▶ [GIVEN PASSAGE]:
▶

In the time of lofty valuations and messianic rhetoric surrounding the business of tech, it’s getting hard to make out the real processes that go into building a healthy company. Sadly, it was WeWork’s abrupt failure to list on NASDAQ that woke us up to this flawed trend, not the old-fashioned critical thinking. And now, as one of Asia’s biggest office space providers, Ucommune is preparing to repeat its rival’s miscarried feat, the question arises as to what it can offer that WeWork couldn’t.
The American co-working giant seemed to have it all, charismatic leadership, hip work culture and huge piles of cash at its doorstep – all the prerequisites for a quality Hollywood biopic and a bestseller paperback. Yet, under these gauds, WeWork’s credentials mostly comprised of disproportionate debt, mismanagement, and hollow optimism.
Ucommune has been following in WeWork’s mischievous footsteps, taking on debt, struggling with profitability and now eyeing an IPO. However, in one important domain that WeWork disregarded, Ucommune excelled – tech.
Some of the most outspoken critics of WeWork have been incessantly pointing fingers at a seemingly obvious fact that somehow escaped the attention of the general public and certain investors who regarded the co-working operator as a tech company thus inflating its valuation. In truth, WeWork is tech adjacent at most, and real-estate in essence.

◀

▶ [INFORMATION SUPPLIED]:
▶

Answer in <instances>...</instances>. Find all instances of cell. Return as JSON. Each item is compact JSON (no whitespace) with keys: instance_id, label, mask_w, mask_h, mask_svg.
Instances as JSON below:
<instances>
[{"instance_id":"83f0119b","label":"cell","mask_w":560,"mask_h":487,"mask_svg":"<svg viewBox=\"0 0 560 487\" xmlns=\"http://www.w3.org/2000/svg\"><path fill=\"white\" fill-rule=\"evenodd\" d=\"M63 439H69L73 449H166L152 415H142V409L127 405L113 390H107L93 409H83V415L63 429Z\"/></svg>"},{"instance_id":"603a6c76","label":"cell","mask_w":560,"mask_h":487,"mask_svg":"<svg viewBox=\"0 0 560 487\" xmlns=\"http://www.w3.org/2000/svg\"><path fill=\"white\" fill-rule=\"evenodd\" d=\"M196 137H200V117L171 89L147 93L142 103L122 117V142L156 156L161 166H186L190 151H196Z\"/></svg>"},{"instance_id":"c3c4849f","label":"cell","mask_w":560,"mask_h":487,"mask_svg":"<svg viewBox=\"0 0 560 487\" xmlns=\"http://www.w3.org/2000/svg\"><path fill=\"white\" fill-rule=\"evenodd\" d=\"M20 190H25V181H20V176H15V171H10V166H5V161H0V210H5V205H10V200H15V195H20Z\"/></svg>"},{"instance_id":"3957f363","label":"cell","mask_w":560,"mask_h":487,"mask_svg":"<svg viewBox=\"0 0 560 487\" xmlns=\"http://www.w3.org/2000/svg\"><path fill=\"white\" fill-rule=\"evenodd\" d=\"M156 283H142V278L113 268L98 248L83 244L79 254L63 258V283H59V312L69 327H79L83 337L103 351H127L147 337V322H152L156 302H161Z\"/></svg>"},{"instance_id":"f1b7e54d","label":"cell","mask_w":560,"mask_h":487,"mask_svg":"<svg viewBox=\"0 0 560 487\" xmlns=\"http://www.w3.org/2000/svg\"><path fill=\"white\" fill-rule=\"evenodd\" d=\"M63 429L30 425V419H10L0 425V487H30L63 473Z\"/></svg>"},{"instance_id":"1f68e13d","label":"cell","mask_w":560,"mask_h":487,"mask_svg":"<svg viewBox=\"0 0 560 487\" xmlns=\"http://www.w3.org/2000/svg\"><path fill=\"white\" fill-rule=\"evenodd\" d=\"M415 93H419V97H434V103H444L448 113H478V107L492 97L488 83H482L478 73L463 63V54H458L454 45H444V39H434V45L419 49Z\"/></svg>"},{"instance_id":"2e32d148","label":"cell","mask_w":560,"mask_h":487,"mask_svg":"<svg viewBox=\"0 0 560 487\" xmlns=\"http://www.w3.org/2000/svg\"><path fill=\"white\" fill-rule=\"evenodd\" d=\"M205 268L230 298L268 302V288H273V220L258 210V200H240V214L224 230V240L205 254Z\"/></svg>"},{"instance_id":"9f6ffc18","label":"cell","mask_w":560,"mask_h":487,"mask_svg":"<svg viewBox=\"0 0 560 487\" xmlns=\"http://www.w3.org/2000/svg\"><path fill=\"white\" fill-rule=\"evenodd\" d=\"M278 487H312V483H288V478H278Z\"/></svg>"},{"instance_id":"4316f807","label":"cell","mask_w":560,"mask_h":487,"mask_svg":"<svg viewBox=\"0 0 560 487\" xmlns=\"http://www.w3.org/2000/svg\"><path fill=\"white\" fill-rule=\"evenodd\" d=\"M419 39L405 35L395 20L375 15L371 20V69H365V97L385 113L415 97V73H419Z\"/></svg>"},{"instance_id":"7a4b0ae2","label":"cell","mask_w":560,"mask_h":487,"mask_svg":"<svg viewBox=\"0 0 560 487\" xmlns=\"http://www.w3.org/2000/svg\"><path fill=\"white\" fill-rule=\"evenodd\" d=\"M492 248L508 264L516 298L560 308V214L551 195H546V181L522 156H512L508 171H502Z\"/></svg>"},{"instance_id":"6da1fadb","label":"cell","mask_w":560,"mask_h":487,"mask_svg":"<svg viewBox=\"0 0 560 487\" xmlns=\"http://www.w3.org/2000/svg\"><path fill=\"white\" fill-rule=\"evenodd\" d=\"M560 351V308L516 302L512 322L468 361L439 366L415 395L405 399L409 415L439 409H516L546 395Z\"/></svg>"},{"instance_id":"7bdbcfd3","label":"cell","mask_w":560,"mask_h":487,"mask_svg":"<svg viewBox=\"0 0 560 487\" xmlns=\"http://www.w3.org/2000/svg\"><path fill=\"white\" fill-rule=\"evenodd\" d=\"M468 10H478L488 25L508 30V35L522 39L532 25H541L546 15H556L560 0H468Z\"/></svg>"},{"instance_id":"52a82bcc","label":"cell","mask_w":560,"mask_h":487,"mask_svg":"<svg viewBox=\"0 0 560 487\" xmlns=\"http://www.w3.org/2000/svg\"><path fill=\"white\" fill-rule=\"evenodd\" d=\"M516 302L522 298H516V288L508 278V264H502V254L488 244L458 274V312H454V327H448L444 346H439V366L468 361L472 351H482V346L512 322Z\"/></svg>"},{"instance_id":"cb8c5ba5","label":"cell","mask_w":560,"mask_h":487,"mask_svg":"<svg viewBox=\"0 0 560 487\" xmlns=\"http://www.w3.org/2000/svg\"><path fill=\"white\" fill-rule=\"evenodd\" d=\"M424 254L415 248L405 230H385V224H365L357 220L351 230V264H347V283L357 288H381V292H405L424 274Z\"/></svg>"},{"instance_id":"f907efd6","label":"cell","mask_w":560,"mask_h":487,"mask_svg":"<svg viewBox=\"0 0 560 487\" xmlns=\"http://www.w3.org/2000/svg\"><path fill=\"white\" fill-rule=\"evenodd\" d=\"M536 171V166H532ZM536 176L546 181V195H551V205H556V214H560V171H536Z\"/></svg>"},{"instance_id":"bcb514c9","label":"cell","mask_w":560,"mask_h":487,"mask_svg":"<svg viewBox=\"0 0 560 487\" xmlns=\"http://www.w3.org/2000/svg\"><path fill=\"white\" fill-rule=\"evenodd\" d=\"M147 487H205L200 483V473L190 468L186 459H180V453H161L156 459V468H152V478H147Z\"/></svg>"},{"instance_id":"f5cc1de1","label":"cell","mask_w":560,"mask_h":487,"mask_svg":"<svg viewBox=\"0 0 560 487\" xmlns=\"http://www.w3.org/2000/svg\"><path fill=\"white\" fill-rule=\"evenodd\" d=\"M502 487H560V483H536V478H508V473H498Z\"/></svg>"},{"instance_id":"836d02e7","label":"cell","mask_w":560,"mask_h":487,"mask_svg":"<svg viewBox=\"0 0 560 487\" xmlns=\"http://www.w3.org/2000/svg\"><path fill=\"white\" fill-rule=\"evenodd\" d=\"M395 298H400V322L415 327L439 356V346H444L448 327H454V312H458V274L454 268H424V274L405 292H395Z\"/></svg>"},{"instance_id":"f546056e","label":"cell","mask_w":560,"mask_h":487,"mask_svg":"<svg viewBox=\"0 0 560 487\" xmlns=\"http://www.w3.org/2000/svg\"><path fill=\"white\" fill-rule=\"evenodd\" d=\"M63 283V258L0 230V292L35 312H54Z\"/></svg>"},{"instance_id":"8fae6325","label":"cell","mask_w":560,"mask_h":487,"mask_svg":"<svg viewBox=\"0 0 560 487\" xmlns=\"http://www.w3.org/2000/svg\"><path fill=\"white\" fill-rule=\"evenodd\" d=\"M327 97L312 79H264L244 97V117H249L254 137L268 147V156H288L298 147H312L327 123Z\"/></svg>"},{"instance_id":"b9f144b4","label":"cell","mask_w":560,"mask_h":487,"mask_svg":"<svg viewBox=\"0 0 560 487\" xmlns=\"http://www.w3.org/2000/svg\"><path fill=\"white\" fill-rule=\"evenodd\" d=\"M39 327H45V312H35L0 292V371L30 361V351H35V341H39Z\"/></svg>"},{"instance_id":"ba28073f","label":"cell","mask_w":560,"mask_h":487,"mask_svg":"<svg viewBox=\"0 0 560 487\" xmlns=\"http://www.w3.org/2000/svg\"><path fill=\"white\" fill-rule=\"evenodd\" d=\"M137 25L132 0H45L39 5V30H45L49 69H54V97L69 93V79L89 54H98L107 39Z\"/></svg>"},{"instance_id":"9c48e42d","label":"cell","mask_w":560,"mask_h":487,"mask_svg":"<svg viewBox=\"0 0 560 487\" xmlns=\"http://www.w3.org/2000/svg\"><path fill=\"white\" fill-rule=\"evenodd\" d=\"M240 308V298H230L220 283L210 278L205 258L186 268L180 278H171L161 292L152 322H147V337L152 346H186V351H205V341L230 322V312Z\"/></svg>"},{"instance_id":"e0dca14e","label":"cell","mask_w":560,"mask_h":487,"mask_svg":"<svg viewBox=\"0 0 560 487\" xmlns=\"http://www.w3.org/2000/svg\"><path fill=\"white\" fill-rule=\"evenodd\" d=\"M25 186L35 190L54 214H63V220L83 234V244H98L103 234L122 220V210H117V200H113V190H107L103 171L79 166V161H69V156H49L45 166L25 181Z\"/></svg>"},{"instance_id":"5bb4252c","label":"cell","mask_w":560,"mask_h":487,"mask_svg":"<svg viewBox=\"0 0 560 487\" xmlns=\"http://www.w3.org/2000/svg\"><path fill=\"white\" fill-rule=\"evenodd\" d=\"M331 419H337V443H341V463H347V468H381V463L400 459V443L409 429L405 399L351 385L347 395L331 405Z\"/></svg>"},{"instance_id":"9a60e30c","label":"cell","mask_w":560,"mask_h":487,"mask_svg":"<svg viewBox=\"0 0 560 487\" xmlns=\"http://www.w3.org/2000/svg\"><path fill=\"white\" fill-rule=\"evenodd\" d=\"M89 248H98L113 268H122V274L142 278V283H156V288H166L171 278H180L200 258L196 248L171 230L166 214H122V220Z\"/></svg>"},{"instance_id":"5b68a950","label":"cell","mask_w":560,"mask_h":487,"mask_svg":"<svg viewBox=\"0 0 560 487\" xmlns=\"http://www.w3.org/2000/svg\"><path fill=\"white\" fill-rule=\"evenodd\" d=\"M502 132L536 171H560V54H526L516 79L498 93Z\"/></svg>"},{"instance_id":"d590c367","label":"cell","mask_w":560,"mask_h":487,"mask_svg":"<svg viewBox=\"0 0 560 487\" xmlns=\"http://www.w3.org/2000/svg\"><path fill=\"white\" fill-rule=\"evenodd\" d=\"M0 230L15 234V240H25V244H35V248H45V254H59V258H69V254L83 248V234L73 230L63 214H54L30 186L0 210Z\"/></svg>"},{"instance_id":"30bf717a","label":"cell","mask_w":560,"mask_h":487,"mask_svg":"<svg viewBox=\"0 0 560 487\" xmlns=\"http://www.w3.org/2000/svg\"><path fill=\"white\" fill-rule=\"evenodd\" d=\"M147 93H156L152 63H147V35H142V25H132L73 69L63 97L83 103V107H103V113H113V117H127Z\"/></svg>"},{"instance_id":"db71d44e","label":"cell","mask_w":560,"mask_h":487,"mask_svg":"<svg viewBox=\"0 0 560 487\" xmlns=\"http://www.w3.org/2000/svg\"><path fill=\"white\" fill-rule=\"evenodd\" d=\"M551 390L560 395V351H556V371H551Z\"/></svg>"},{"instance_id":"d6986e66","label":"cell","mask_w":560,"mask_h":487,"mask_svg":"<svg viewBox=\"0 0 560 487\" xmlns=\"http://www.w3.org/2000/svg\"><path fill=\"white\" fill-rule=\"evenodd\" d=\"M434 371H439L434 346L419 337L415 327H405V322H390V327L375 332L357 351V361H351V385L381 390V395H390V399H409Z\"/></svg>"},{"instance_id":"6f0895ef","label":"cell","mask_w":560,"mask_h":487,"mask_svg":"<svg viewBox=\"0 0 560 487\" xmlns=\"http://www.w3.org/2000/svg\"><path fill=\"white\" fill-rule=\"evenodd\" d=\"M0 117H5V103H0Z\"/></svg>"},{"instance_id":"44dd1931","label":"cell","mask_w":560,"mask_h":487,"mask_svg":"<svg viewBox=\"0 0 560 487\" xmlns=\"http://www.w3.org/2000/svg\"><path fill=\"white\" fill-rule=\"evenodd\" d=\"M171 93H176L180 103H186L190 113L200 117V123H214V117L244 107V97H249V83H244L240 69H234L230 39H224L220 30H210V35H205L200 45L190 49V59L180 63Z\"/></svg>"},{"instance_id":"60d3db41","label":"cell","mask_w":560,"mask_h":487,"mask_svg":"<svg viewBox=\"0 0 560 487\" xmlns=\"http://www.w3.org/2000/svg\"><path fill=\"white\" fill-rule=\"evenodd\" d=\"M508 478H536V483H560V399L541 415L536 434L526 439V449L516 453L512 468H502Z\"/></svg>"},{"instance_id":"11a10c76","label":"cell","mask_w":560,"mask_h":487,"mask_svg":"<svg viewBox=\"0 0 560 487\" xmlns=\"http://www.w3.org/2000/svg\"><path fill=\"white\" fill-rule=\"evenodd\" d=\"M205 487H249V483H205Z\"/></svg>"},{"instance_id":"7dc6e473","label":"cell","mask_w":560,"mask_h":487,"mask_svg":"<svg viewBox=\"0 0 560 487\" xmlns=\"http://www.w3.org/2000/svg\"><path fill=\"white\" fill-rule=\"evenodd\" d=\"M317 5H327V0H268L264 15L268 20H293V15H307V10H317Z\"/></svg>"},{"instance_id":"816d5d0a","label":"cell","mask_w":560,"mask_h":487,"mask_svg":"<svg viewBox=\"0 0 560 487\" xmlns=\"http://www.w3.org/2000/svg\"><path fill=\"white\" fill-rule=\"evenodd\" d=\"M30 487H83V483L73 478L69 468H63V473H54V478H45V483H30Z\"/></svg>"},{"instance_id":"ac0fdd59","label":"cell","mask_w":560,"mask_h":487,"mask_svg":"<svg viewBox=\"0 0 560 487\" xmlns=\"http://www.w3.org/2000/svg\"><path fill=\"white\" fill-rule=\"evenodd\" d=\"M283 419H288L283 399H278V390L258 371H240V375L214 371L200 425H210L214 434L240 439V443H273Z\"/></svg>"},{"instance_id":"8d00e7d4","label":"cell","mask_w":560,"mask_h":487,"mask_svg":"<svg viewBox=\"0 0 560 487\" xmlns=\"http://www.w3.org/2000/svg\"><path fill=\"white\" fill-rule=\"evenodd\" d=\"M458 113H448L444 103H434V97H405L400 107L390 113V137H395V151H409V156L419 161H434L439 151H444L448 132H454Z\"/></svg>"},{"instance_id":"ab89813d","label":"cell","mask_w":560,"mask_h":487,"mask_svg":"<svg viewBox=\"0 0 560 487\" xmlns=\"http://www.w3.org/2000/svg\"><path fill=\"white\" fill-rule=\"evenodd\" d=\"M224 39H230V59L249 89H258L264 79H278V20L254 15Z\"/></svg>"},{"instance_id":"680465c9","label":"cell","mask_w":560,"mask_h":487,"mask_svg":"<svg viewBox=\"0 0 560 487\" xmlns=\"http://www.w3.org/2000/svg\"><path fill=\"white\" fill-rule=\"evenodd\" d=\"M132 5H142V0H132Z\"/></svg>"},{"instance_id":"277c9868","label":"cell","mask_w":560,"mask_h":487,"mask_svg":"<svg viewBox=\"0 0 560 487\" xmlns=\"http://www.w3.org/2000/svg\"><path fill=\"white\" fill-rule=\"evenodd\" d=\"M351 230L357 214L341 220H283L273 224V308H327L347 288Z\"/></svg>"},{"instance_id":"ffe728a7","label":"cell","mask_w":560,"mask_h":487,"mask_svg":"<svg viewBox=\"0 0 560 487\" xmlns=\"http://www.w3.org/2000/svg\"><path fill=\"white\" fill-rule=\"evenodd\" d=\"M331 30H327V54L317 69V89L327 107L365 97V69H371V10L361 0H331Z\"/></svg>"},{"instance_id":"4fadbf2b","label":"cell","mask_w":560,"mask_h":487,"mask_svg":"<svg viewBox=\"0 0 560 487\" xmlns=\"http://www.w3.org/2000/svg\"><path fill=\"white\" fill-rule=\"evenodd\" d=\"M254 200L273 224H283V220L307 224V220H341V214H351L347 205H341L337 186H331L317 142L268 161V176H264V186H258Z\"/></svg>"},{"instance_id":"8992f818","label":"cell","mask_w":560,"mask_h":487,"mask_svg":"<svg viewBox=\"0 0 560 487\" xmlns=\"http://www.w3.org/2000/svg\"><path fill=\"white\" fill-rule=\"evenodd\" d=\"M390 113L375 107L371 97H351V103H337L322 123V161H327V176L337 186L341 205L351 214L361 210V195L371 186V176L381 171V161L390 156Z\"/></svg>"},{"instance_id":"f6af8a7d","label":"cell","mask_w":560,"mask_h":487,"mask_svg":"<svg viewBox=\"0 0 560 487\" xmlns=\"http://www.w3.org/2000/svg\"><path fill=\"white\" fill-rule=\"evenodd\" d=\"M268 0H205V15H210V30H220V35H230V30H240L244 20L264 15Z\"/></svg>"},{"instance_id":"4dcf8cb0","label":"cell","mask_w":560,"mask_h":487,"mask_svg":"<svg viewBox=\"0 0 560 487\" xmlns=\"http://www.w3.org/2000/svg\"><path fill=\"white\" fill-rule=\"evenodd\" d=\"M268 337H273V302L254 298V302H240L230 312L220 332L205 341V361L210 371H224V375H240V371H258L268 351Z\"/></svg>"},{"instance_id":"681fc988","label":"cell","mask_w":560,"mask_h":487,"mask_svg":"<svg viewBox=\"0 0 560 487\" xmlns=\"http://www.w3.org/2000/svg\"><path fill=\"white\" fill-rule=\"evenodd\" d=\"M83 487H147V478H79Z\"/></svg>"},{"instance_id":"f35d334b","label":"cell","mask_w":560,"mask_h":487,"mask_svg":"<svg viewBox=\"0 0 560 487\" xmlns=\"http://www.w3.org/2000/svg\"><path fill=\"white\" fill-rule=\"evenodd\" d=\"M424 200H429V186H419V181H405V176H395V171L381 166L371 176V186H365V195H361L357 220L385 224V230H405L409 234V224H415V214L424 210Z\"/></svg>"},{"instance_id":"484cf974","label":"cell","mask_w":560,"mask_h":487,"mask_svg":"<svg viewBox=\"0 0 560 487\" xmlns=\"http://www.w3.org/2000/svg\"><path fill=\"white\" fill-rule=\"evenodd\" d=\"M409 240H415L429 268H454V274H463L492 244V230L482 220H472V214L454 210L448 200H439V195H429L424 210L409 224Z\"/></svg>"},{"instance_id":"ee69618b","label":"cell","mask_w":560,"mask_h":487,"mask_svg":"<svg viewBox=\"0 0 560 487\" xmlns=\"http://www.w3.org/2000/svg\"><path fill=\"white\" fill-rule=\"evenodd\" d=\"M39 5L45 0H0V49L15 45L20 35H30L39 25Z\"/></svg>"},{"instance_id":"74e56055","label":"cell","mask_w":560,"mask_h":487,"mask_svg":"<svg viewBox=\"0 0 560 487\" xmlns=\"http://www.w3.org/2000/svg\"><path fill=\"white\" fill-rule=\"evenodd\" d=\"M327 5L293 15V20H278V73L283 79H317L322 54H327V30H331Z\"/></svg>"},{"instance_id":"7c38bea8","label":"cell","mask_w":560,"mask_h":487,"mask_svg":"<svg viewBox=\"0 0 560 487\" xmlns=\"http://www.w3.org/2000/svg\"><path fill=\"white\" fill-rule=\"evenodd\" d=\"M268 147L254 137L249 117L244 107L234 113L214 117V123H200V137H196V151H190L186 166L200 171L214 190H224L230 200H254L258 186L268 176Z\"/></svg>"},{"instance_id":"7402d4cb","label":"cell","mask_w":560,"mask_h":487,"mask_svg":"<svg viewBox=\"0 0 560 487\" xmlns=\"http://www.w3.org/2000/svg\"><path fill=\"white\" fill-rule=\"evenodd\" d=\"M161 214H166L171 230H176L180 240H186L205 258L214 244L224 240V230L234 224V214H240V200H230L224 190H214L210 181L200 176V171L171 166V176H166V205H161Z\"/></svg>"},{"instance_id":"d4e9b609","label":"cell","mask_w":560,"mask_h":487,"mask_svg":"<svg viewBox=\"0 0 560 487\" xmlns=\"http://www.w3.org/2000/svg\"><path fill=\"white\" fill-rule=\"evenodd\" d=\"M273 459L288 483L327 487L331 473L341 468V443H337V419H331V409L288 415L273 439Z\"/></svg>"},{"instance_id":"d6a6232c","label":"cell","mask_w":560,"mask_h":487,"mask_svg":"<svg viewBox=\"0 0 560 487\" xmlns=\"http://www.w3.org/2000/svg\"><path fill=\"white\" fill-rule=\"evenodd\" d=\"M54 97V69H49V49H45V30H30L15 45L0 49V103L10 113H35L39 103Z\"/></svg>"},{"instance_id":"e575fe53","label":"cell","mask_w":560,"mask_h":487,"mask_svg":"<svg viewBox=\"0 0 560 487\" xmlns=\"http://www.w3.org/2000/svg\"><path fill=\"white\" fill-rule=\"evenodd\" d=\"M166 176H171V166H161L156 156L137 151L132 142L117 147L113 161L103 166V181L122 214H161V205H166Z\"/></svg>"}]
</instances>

◀

▶ [THINGS TO DO]:
A: Summarize the passage on WeWork and Ucommune in two sentences.
B: From the passage on WeWork and Ucommune, give back the text between "Some of the" and "real-estate in essence.", inclusive.

▶ [TASK ANSWERS]:
A: WeWork's abrupt failure to list on NASDAQ exposed a flawed trend of lofty tech valuations. Its rival Ucommune, one of Asia's biggest office space providers, is now preparing its own IPO after taking on debt and struggling with profitability, but unlike WeWork, which critics call real estate in essence, it excelled in tech.

B:
Some of the most outspoken critics of WeWork have been incessantly pointing fingers at a seemingly obvious fact that somehow escaped the attention of the general public and certain investors who regarded the co-working operator as a tech company thus inflating its valuation. In truth, WeWork is tech adjacent at most, and real-estate in essence.